** Opening Data to process block **
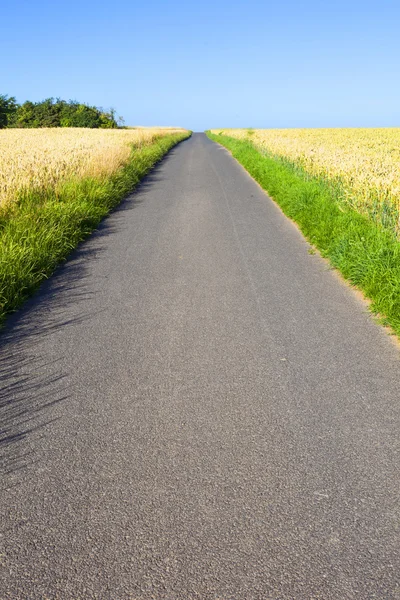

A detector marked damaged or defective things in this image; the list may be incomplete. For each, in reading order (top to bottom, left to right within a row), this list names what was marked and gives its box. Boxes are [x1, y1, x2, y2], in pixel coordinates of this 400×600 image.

cracked asphalt [0, 134, 400, 596]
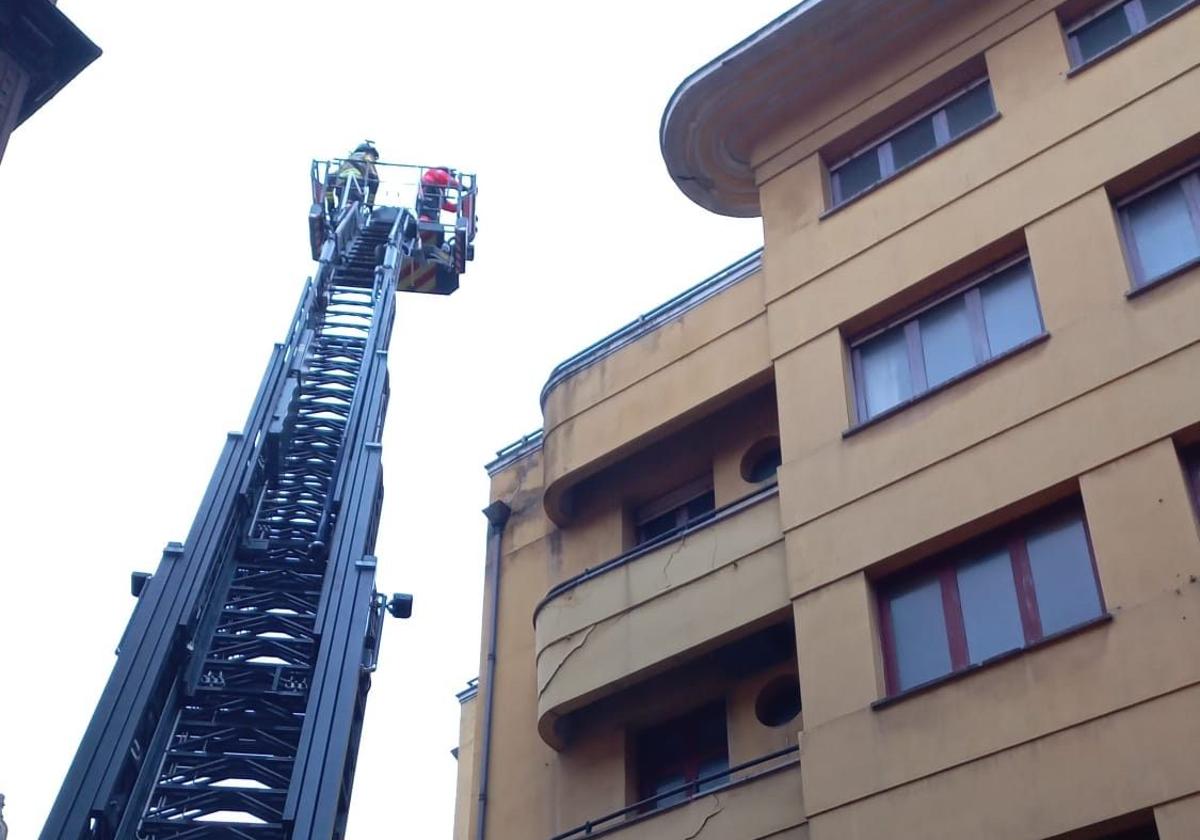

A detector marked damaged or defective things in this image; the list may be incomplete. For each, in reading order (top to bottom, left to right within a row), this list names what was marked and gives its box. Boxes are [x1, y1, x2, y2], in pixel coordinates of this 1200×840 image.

crack in wall [535, 628, 595, 700]
crack in wall [686, 792, 720, 840]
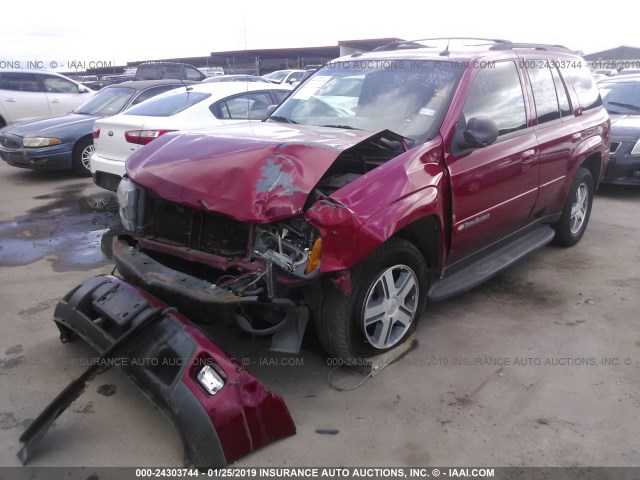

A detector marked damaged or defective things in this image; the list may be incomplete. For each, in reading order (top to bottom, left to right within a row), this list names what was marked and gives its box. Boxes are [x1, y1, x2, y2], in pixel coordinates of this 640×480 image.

crumpled hood [3, 115, 99, 139]
broken headlight [119, 176, 141, 232]
crumpled hood [127, 122, 382, 223]
broken headlight [254, 218, 322, 278]
wrecked maroon suv [114, 39, 608, 364]
crumpled hood [608, 112, 640, 135]
crushed front end [20, 276, 296, 466]
damaged fender [21, 276, 296, 466]
detached bumper [49, 276, 296, 466]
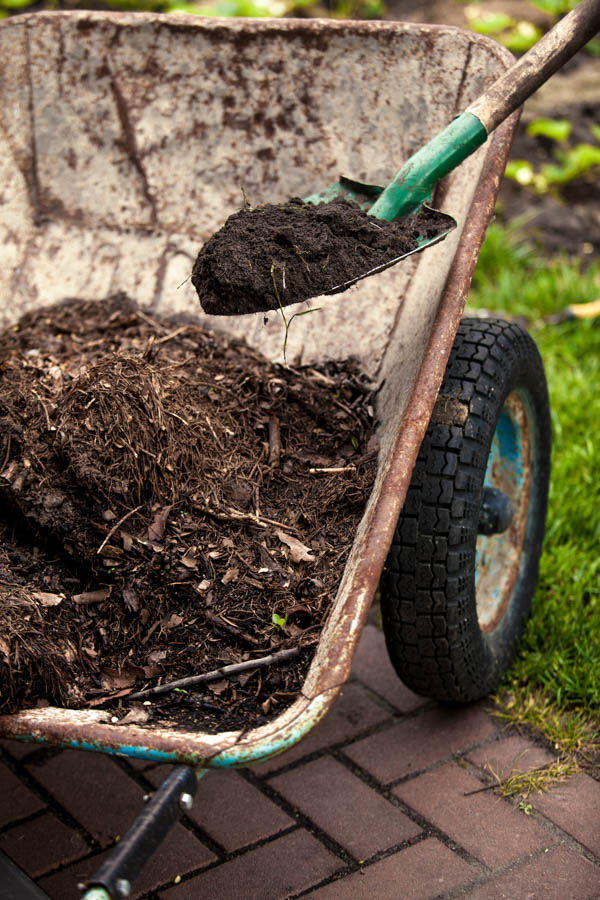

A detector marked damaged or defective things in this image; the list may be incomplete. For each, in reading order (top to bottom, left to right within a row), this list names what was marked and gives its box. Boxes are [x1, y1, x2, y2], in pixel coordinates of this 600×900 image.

rusty wheelbarrow rim [0, 10, 516, 764]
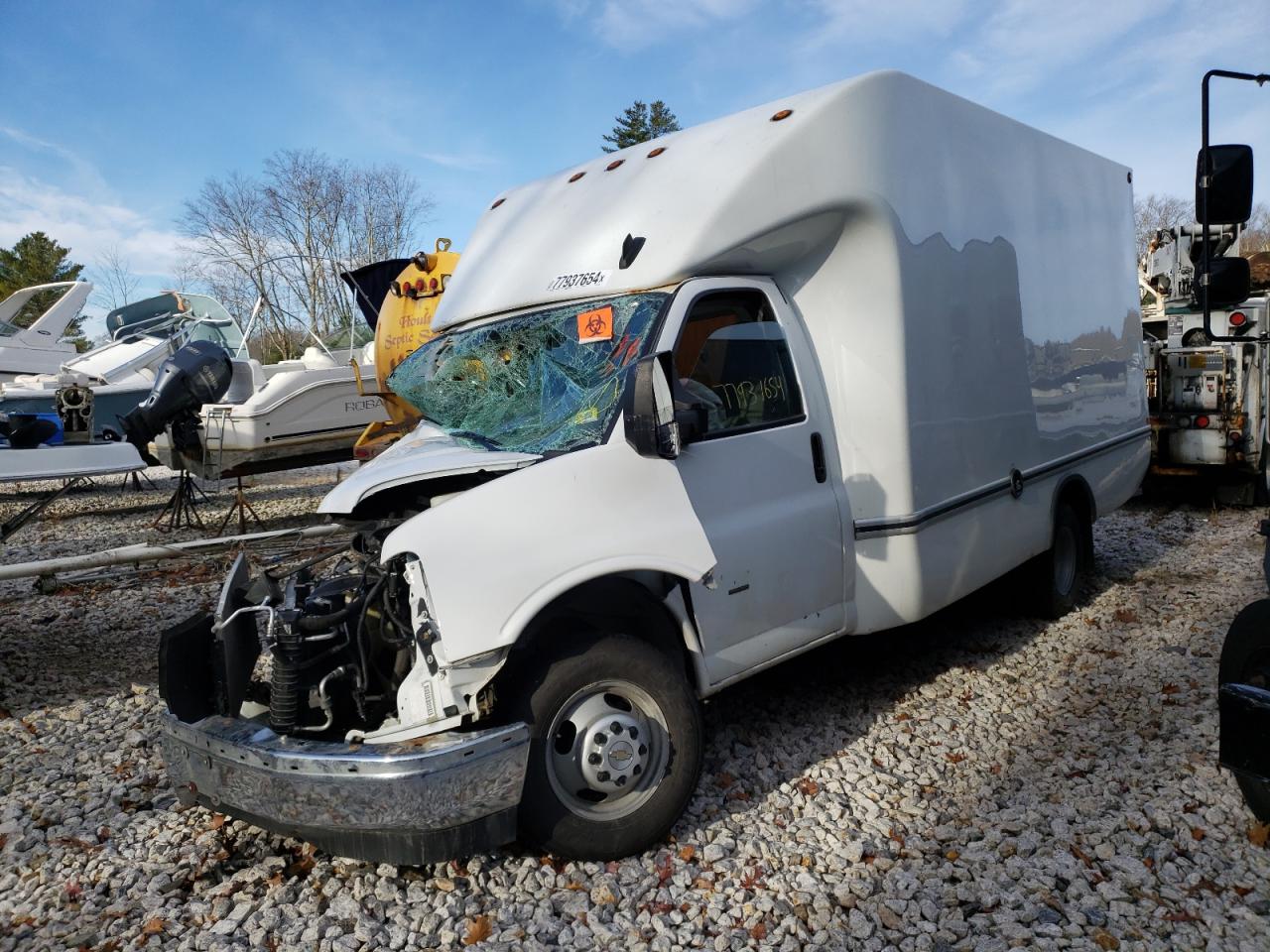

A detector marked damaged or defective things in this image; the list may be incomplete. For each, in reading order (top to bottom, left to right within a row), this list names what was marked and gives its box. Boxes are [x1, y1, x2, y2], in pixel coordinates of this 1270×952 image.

broken windshield glass [383, 291, 665, 454]
shattered windshield [388, 291, 670, 454]
crumpled hood [319, 423, 538, 515]
damaged box truck [159, 70, 1153, 868]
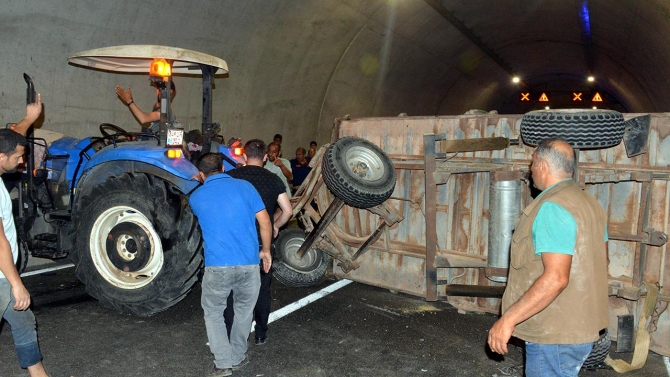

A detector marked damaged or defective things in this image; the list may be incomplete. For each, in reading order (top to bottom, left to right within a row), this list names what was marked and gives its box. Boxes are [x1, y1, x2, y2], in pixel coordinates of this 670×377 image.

crashed vehicle tire [524, 108, 628, 148]
crashed vehicle tire [322, 137, 396, 209]
crashed vehicle tire [70, 173, 205, 314]
crashed vehicle tire [272, 228, 330, 286]
overturned vehicle [276, 109, 668, 368]
crashed vehicle tire [584, 328, 612, 368]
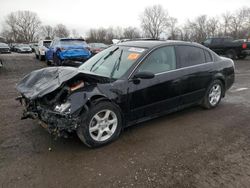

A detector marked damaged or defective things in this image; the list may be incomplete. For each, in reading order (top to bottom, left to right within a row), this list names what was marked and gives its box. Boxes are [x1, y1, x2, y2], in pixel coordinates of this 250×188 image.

crumpled hood [16, 66, 79, 100]
damaged front end [15, 67, 108, 137]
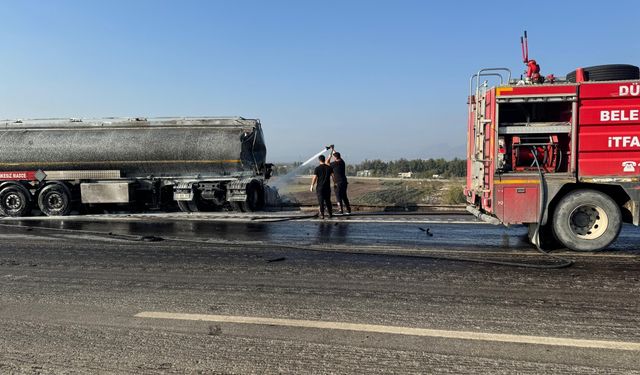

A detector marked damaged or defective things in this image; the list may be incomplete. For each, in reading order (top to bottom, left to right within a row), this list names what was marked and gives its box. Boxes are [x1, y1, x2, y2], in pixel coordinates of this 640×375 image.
** Closing Data to process block **
Without the pictures, write out every line above exactly as it appears.

A detector marked damaged or defective things in this image; the list may be incomplete. For each, in reading order (top to bottom, left to right within a row), this list names what was marked and gives its box. Boxes are [x1, y1, x2, y2], in pixel coordinates of this 400×600 image.

cracked asphalt [0, 134, 400, 596]

A detector marked damaged or defective things in this image; the list may be incomplete. For each, in reading order (top to bottom, left to right within a row), this list names what was marked and gives its box. Boxes are [x1, y1, x2, y2], in pixel coordinates of this 1200×840 image.

crack in wall [535, 628, 595, 700]
crack in wall [686, 792, 720, 840]

A detector marked damaged or defective things in this image; the list may be incomplete. For each, in reading order (top to bottom, left to right within a row), this list names what was marked and gives its box. Boxes are [x1, y1, x2, y2], in pixel coordinates of this 640×480 image.

crumpled hood [3, 115, 99, 139]
broken headlight [119, 176, 141, 232]
crumpled hood [127, 122, 382, 223]
broken headlight [254, 218, 322, 278]
wrecked maroon suv [114, 39, 608, 364]
crumpled hood [608, 112, 640, 135]
crushed front end [20, 276, 296, 466]
damaged fender [21, 276, 296, 466]
detached bumper [49, 276, 296, 466]

A detector marked damaged or defective things in this image; the list may be incomplete. For each, in reading order (top to bottom, left to right within a row), this list names what was marked and gives its box. Boxes are [x1, y1, x2, y2], in pixel coordinates of this 600×900 image.

rusty wheelbarrow rim [0, 10, 516, 764]

A detector marked damaged or defective things in this image; the list may be incomplete. For each, in reading order (top to bottom, left to right within a row), this list names what was marked and gives its box. Boxes are [x1, y1, x2, y2], in pixel coordinates of this 1270×952 image.

broken windshield glass [383, 291, 665, 454]
shattered windshield [388, 291, 670, 454]
crumpled hood [319, 423, 538, 515]
damaged box truck [159, 70, 1153, 868]

A detector marked damaged or defective things in this image; the list may be incomplete. For each, in reading order (top to bottom, left to right within a row), this list names what was marked and gives its box. Boxes are [x1, y1, x2, y2], in pixel coordinates of this 670×377 image.

crashed vehicle tire [524, 108, 628, 148]
crashed vehicle tire [322, 137, 396, 209]
crashed vehicle tire [70, 173, 205, 314]
crashed vehicle tire [272, 228, 330, 286]
overturned vehicle [276, 109, 668, 368]
crashed vehicle tire [584, 328, 612, 368]

A detector marked damaged or defective things in this image; the list may be incomplete. For each, in reading order (top to bottom, left to right within a row), this list names what was marked and gives its box. Boxes are [x1, y1, x2, y2], in pixel coordinates of this 250×188 image.

crumpled hood [16, 66, 79, 100]
damaged front end [15, 67, 108, 137]

A detector marked damaged or defective things in this image; the list may be incomplete. For each, in reading order (top to bottom, left to right within a row), this list names what was marked and gives its box. Boxes are [x1, y1, x2, y2], in pixel coordinates of this 640×375 image.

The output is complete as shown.